* What to do
Print every one of the records below verbatim, line by line.

* Supplied information

* begin *

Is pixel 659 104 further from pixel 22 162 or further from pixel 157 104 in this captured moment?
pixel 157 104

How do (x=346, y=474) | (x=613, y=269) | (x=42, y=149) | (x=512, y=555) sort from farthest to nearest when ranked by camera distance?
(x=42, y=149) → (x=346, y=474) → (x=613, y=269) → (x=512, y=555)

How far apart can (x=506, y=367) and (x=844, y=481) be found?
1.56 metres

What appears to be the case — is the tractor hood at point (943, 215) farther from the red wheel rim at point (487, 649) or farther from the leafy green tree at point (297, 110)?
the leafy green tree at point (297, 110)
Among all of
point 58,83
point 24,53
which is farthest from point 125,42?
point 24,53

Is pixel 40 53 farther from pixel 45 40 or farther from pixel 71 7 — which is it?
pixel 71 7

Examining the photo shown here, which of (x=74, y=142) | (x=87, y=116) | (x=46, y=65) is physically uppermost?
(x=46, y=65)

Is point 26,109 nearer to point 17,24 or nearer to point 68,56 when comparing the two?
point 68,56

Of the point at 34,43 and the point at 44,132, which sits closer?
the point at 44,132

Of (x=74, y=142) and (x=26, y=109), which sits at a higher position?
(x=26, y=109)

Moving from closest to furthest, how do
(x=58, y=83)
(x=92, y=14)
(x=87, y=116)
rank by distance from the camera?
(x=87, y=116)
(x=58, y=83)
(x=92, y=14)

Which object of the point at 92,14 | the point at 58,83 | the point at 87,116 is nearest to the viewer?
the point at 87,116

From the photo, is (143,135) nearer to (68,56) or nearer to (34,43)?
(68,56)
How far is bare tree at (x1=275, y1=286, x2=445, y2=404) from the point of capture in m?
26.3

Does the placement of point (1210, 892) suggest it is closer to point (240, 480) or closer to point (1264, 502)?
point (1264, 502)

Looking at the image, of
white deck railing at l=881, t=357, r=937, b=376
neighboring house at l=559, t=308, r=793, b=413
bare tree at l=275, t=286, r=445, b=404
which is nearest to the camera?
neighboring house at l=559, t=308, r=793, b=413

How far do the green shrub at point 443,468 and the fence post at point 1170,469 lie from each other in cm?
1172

* end *

* Response to this exercise
Is pixel 659 104 further from pixel 22 162 or further from pixel 157 104 in this captured moment?
pixel 157 104

How do (x=346, y=474) | (x=613, y=269) | (x=42, y=149) | (x=512, y=555) sort from farthest to nearest when ranked by camera distance?
(x=42, y=149) → (x=346, y=474) → (x=613, y=269) → (x=512, y=555)

How far apart can (x=506, y=367) and (x=844, y=481) be found?
1.56 metres

What appears to be the case — is the tractor hood at point (943, 215) farther from the red wheel rim at point (487, 649) or farther from the leafy green tree at point (297, 110)?
the leafy green tree at point (297, 110)
Among all of
point 58,83
point 24,53
which is farthest from point 125,42?
point 24,53

Is pixel 40 53 farther from pixel 45 40 or farther from pixel 71 7 — which is it?
pixel 71 7

Examining the photo shown here, which of (x=74, y=142) | (x=87, y=116) | (x=46, y=65) is physically uppermost?
(x=46, y=65)

Is point 26,109 nearer to point 17,24 or nearer to point 68,56 when comparing the two?
point 68,56

Of the point at 34,43 and the point at 44,132, which sits closer?
the point at 44,132

Of (x=74, y=142) and (x=26, y=109), which sits at a higher position?
(x=26, y=109)

Moving from closest to furthest, how do
(x=58, y=83)
(x=92, y=14)
(x=87, y=116)
rank by distance from the camera?
(x=87, y=116)
(x=58, y=83)
(x=92, y=14)

Which object of the point at 92,14 | the point at 58,83 | the point at 87,116 is nearest to the viewer?
the point at 87,116

From the photo, is (143,135) nearer to (68,56) or nearer to (34,43)?
(68,56)
How far is bare tree at (x1=275, y1=286, x2=445, y2=404) from the point of capture in m?
26.3

Does the placement of point (1210, 892) suggest it is closer to point (240, 480) or closer to point (1264, 502)?
point (1264, 502)

Looking at the image, of
white deck railing at l=881, t=357, r=937, b=376
neighboring house at l=559, t=308, r=793, b=413
bare tree at l=275, t=286, r=445, b=404
which is nearest to the camera?
neighboring house at l=559, t=308, r=793, b=413

How far do the green shrub at point 443,468 and the fence post at point 1170,469 lie from each other in cm?
1172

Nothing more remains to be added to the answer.